A bank is a place where they lend you an umbrella when the weather is nice and ask for it again when it starts to rain

Robert Frost

The global financial sector is preparing to experience one of the most important crises in its history, which in some respects may be worse than the 2008 financial crisis.

Companies in the financial sector will face a “double valley of death” in the coming months: On one hand, they will see a strong deterioration of credit portfolios due to the economic impact of the pandemic on their clients, while on the other, they will suffer a significant reduction in income due to lower interest rates (Central Banks have entered an important process to decrease rates globally) and also as a result of the economic crisis that will lead to bankruptcy for many companies. This double effect will put strong pressure on the financial results of banks in all countries and, in some extreme cases, could lead to bankruptcies of very important institutions, especially those companies that cannot quickly right-size their cost base.

According to S&P, losses in global banks could reach one trillion dollars by 2021. Of this amount, $ 400 billion dollars would come from Chinese institutions, while $ 360 billion dollars would come from banks in North America and Western Europe. The impact of the pandemic on the banking sector is already starting to become visible in reports for the second quarter of 2020: Wells Fargo reported a net loss of $ 2.38 billion. Bank of America posted a profit that was about half of what it made a year ago and warned that it was preparing reserves to deal with substantial credit losses. BBVA México reported a 28.9% decrease in profits derived from an increase in reserves of 7,632 million pesos as well as lower transactions in the use of credit cards. HSBC, one of the most global and diversified banks in the world, reported a 65% drop in its results.

According to the Follow-up Survey on the Effects of COVID-19 on the Well-being of Mexican Homes, carried out by the Research Institute for Development with Equity of the Iberoamericana University (IBERO), 17.7% of Mexicans have chosen not to pay their debts, especially credit card debt, given the economic situation caused by the coronavirus. The key to overcoming this crisis will be to have some good news regarding the medical treatment of the disease, so that people can resume activities with greater confidence and security. Without this factor, it will be very difficult for the level of economic activity to recover, no matter how low interest rates may be.

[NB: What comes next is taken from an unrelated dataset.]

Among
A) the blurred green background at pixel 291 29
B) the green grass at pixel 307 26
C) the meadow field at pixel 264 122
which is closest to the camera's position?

A big difference in relation to the 2008 crisis is that banks are now part of the solution and not part of the problem. In the case of Mexico, the crisis finds a strong, modern, and well-capitalized financial sector. However, the size of the economic downfall in Mexico and globally is unprecedented. It is a crisis that could go from health crisis to economic crisis, and then to financial crisis, faster than we imagine, and that could generate systemic risks in ways that are still difficult to predict.